Moraes vota pela condenação de cinco oficiais da PM do DF por conta de omissão no 8 de janeiro
O ministro Alexandre de Moraes, do Supremo Tribunal Federal (STF), apresentou seu voto nesta sexta-feira, 28, propondo a condenação da cúpula da Polícia Militar do Distrito Federal por omissão deliberada durante os ataques de 8 de janeiro. Segundo o ministro, os oficiais teriam sabotado intencionalmente a operação de segurança na Praça dos Três Poderes.
Em seu voto, Moraes destacou que “o aparato institucional de segurança do Distrito Federal foi intencionalmente neutralizado pelos próprios responsáveis por sua ativação, em clara violação ao dever funcional e constitucional de proteção da ordem democrática”.
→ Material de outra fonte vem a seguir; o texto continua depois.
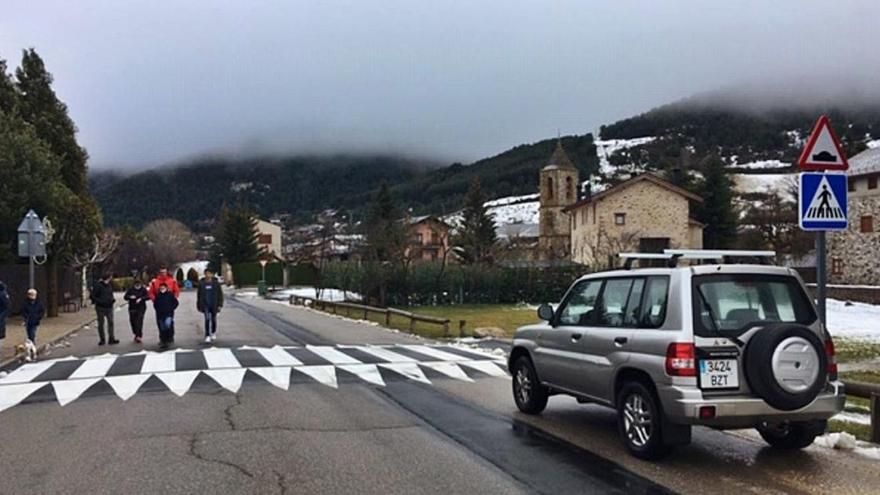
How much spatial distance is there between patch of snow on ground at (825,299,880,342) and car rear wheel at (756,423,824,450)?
18.5m

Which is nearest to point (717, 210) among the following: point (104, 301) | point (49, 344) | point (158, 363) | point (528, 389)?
point (104, 301)

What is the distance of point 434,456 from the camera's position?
7832 mm

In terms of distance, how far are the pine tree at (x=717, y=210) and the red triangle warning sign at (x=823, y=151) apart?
61921 millimetres

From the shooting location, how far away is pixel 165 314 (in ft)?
65.3

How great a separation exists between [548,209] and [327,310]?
2099 inches

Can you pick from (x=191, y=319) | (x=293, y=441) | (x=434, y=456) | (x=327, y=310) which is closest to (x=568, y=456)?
(x=434, y=456)

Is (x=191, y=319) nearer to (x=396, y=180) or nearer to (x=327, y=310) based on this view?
(x=327, y=310)

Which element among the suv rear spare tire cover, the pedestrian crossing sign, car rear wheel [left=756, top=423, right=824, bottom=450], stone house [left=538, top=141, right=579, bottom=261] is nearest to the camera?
the suv rear spare tire cover

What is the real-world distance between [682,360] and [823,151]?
3252 millimetres

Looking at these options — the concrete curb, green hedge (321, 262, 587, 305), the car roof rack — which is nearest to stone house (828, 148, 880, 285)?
green hedge (321, 262, 587, 305)

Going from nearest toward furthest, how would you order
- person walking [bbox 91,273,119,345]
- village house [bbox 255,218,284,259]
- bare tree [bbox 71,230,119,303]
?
1. person walking [bbox 91,273,119,345]
2. bare tree [bbox 71,230,119,303]
3. village house [bbox 255,218,284,259]

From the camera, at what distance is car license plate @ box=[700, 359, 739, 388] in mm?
7227

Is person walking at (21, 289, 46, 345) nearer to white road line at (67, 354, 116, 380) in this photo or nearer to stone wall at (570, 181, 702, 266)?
white road line at (67, 354, 116, 380)

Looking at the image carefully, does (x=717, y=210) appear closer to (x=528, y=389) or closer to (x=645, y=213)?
(x=645, y=213)
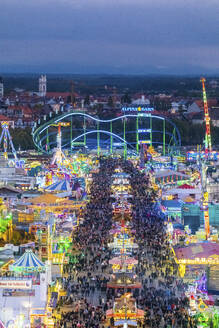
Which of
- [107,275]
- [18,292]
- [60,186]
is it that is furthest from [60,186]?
[18,292]

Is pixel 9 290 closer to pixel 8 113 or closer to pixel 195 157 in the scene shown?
pixel 195 157

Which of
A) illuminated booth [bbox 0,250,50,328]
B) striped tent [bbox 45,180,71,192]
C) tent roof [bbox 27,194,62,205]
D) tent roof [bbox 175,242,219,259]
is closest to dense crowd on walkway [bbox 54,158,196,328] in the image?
tent roof [bbox 175,242,219,259]

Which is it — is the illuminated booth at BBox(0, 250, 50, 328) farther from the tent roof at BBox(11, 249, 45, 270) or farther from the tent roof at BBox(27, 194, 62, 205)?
the tent roof at BBox(27, 194, 62, 205)

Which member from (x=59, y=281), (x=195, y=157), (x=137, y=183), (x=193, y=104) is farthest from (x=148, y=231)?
(x=193, y=104)

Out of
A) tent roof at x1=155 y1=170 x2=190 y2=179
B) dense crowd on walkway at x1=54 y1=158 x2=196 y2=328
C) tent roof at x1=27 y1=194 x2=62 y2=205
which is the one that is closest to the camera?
dense crowd on walkway at x1=54 y1=158 x2=196 y2=328

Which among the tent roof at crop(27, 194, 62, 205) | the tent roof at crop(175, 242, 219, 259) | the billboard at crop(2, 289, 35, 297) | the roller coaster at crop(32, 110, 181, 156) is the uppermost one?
the roller coaster at crop(32, 110, 181, 156)
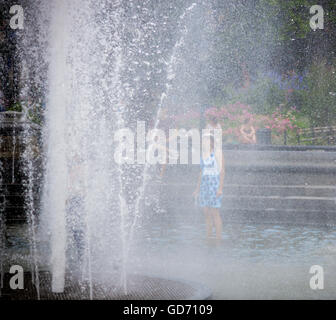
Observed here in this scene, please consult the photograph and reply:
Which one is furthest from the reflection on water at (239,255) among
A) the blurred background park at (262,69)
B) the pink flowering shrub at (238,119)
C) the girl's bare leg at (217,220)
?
the blurred background park at (262,69)

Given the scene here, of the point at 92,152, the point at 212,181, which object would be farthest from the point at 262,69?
the point at 212,181

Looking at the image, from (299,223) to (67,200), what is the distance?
17.5 ft

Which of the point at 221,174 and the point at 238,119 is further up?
the point at 238,119

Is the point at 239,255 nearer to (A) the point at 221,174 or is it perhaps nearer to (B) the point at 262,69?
(A) the point at 221,174

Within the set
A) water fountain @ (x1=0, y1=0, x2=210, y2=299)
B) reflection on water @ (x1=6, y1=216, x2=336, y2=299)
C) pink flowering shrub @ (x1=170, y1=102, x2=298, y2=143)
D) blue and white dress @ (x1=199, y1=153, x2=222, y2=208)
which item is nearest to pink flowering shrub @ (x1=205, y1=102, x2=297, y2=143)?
pink flowering shrub @ (x1=170, y1=102, x2=298, y2=143)

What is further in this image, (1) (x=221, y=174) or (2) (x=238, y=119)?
(2) (x=238, y=119)

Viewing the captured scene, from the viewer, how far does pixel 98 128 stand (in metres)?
16.7

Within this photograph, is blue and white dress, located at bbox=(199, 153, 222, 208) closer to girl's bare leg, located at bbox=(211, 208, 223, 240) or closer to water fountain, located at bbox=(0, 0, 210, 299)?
girl's bare leg, located at bbox=(211, 208, 223, 240)

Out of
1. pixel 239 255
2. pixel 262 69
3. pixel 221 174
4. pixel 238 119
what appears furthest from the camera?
pixel 262 69

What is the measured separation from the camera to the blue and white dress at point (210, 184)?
1012 cm

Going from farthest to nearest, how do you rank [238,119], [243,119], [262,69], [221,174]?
[262,69]
[238,119]
[243,119]
[221,174]

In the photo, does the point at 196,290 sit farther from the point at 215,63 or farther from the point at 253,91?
the point at 215,63

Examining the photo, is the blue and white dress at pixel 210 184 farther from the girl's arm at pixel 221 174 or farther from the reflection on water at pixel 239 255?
the reflection on water at pixel 239 255

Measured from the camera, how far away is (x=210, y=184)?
10.1 metres
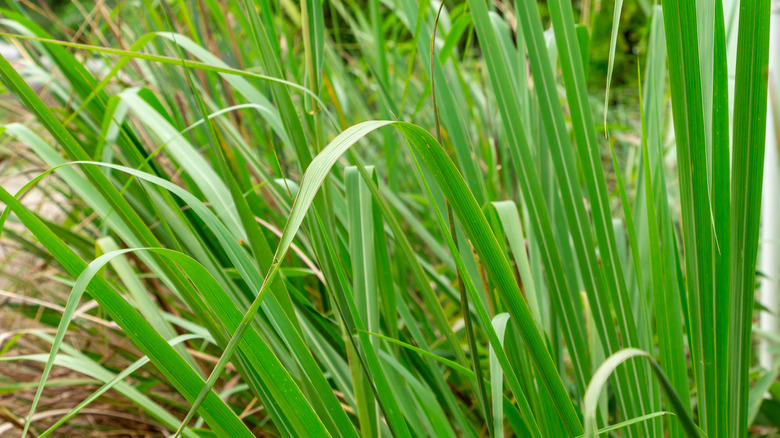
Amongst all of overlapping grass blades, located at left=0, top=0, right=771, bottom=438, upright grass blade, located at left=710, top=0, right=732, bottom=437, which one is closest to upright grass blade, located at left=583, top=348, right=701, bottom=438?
overlapping grass blades, located at left=0, top=0, right=771, bottom=438

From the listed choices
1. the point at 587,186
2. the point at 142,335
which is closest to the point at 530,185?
the point at 587,186

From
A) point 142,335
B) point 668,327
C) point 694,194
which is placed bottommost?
point 668,327

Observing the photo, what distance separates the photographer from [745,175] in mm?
317

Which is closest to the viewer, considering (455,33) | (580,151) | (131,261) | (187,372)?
(187,372)

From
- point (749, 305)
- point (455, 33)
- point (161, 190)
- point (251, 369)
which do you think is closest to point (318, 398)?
point (251, 369)

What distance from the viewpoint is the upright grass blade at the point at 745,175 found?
0.30 m

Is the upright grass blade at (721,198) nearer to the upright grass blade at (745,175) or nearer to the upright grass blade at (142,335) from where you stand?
the upright grass blade at (745,175)

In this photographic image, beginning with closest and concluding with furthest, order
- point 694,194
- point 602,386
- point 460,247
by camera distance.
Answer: point 602,386
point 694,194
point 460,247

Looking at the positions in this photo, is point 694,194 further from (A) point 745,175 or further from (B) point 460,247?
(B) point 460,247

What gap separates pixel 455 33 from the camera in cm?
61

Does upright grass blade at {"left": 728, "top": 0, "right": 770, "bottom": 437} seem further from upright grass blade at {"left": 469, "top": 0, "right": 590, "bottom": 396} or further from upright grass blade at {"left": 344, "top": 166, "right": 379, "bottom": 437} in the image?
upright grass blade at {"left": 344, "top": 166, "right": 379, "bottom": 437}

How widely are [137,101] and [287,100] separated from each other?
0.16 meters

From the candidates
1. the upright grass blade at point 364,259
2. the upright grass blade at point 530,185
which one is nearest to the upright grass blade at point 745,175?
the upright grass blade at point 530,185

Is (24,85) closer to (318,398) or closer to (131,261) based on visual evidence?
(318,398)
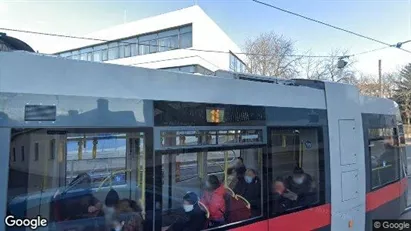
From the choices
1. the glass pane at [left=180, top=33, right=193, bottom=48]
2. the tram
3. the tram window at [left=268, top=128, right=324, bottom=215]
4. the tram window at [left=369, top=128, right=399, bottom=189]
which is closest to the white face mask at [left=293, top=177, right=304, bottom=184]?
the tram window at [left=268, top=128, right=324, bottom=215]

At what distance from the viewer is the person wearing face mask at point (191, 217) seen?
10.0 feet

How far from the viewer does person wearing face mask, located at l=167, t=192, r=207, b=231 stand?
3051 millimetres

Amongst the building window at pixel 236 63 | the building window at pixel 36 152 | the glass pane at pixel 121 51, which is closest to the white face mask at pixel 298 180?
the building window at pixel 36 152

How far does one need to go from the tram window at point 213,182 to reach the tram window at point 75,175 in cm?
29

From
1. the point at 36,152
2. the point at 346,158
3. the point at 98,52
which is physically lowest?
the point at 346,158

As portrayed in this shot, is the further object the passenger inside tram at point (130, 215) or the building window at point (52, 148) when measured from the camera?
the passenger inside tram at point (130, 215)

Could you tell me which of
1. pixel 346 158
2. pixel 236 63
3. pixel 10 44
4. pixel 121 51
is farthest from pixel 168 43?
pixel 10 44

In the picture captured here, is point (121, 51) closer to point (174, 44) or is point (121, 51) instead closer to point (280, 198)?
point (174, 44)

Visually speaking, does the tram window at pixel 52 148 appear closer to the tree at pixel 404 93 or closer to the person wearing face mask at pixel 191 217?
the person wearing face mask at pixel 191 217

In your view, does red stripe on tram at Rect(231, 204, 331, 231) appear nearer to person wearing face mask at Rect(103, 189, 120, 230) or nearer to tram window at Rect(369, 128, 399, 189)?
person wearing face mask at Rect(103, 189, 120, 230)

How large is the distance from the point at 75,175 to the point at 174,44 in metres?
27.3

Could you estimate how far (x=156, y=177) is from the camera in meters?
2.80

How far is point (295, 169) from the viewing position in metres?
4.32

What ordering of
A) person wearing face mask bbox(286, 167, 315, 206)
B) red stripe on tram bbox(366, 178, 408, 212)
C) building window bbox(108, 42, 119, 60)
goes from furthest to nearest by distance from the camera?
building window bbox(108, 42, 119, 60) < red stripe on tram bbox(366, 178, 408, 212) < person wearing face mask bbox(286, 167, 315, 206)
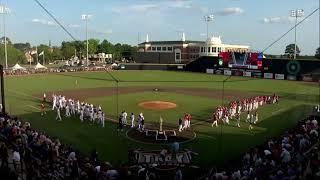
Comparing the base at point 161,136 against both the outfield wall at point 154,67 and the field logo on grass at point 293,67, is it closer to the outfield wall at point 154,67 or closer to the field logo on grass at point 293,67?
the field logo on grass at point 293,67

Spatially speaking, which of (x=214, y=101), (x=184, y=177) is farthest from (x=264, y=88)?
(x=184, y=177)

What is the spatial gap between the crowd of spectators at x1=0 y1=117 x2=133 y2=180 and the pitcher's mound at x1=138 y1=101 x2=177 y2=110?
679 inches

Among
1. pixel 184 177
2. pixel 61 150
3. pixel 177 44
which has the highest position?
pixel 177 44

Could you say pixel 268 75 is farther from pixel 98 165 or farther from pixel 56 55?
pixel 56 55

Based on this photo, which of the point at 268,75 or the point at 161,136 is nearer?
the point at 161,136

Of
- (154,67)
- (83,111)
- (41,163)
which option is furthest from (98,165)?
(154,67)

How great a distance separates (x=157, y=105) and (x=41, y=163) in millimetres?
21956

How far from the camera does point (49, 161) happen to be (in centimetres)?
1308

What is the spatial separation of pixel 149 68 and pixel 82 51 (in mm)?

* O ministro apontou diversas falhas deliberadas na operação, incluindo o emprego de efetivo insuficiente para conter as manifestações
* Destacou-se a não mobilização de tropas especializadas de contenção e o uso de policiais em formação
* Foi observada a ausência de barreiras eficazes para impedir o avanço dos manifestantes
* Os comandantes não compareceram às áreas críticas durante os ataques
* Coronel Fábio Augusto Vieira, ex-comandante geral da PM-DF
* Coronel Klepter Rosa Gonçalves, ex-subcomandante-geral
* Coronel Jorge Eduardo Naime Barreto
* Coronel Paulo José Ferreira de Sousa Bezerra
* Coronel Marcelo Casimiro Vasconcelos Rodrigues
A pena proposta por Moraes é de 16 anos em regime inicial fechado, sendo 13 anos e 6 meses de reclusão e 2 anos e 6 meses de detenção. Além disso, foi estabelecida multa de aproximadamente R$ 50 mil, com valor exato a ser calculado durante o processo.
Os crimes imputados aos oficiais incluem tentativa de abolição violenta do Estado democrático de Direito, golpe de Estado, dano qualificado contra patrimônio da União e deterioração de patrimônio tombado. Caso a decisão seja confirmada pela Primeira Turma, os condenados perderão seus cargos públicos.
O ministro também votou pela absolvição do major Flávio Silveira de Alencar e do tenente Rafael Pereira Martins, que respondiam ao mesmo processo.
O julgamento segue em curso no plenário virtual da Primeira Turma do STF, com sessão aberta até 5 de dezembro para que os ministros Cristiano Zanin, Cármen Lúcia e Flávio Dino registrem seus votos.